To anyone who has commented on the blog, or sent me an email or Facebook message, or text, or called me, or met me for coffee, or colored my hair, please let me start by saying thank you. I’m incredibly humbled by your stories and deeply encouraged by your response. I sometimes think the best thing we can hear from each other is, “Dude, I so know where you are. I’ve been there too.” It’s nice to feel less alone and crazy.
Amy (the same Amy who made me read Harry Potter) has been coloring my hair for the last year. I went over Friday, 2 boxes of dye in hand because my hair is so long it’s kind of ridiculous, and I sat in Amy’s living room as she turned my hair from “Ash Brown” to “Mahogany” and listened as I spilled my heart about this rough season I’ve been in. She was patient, only stopping me to ask a question when something was unclear. She was, I think, the personification of empathy as she moved about my head applying color. It was good and right, and it was the proper “friend thing” to do. But, when she had finished and she settled into the chair across from me, she told me, “I get how you work and I know you need to sort this out alone a little bit, but it’s not okay for you to think that you’re all by yourself in it. Because you’re not. You have Jesus and you have me. And it’s not okay for you to go so inside you’re own head that you start shutting people out. Because I’m not going to let you do that. That’s not how we work.” She was, I think, the personification of accountability. It was good and right, and it was the proper “friend thing” to do.
Somehow, I think this is the kind of thing God envisioned when He set about creating the Church. I think this is the kind of thing He had in mind when He talked about people being quick to listen and slow to speak (James 1:19). Because Amy did that for me. She waited out my ranting and worked to hear the heart of what I was saying, rather than being overrun by the emotion of the moment.
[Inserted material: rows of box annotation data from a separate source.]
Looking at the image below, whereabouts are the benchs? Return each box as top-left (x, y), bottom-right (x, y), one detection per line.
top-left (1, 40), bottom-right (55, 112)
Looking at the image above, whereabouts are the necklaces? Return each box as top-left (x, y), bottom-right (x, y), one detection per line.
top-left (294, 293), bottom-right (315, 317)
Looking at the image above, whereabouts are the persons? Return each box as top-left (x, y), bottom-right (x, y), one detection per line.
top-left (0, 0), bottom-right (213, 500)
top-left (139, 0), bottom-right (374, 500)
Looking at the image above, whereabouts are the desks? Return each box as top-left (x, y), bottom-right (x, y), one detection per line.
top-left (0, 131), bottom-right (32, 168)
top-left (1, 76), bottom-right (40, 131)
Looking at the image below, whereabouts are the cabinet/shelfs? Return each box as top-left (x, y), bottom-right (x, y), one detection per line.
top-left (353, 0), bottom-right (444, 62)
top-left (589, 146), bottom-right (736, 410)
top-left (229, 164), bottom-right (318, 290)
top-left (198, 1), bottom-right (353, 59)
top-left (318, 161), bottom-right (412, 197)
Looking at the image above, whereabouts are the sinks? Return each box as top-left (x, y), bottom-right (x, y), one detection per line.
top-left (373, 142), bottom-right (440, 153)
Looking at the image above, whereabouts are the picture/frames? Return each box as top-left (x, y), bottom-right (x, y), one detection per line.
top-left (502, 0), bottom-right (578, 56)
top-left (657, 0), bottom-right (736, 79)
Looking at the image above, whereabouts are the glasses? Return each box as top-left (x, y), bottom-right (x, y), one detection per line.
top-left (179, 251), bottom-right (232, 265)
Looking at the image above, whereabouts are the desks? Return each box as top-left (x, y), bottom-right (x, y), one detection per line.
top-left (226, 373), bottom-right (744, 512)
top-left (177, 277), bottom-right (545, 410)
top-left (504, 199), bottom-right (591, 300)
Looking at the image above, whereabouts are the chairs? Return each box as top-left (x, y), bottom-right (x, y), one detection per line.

Speaking wasn’t the foot she led with; listening was.
She was not, however, willing to enable me to wallow in my bad space. She was not content to let me stay put. She called me out of it. She said the hard thing, but only after she had listened to me. She was, I think, modeling Paul’s charge to the Ephesian church: “Let no unwholesome word proceed from your mouth, but only such a word as it is good for edification according to the need of the moment, so that it will give grace to those who hear” (4:29, NASB). And that’s exactly what Amy gave to me: grace. Grace – given in the need of a moment. Grace – for the purpose of building up. Grace – person to person, reflecting God’s grace to all of humanity.
I texted Amy yesterday afternoon to thank her for knowing me and knowing my tendency to turn inside myself and for thinking that I’m worth being in relationship anyway. I told her that her friendship was like a buoy, helping me to keep afloat when it feels like the world is working to take me under. She texted back and told me a story about how I had been that for her too last year, when she was facing a hard season, and how in part through our friendship her life had changed, because it forced her to look God-ward. And I think the little two-person community that I have with Amy paints a pretty cool picture of how the Church at large should be working – as buoys, where our purpose is to help each other stay afloat, pointing us toward a God who walks on water (Matthew 14:25).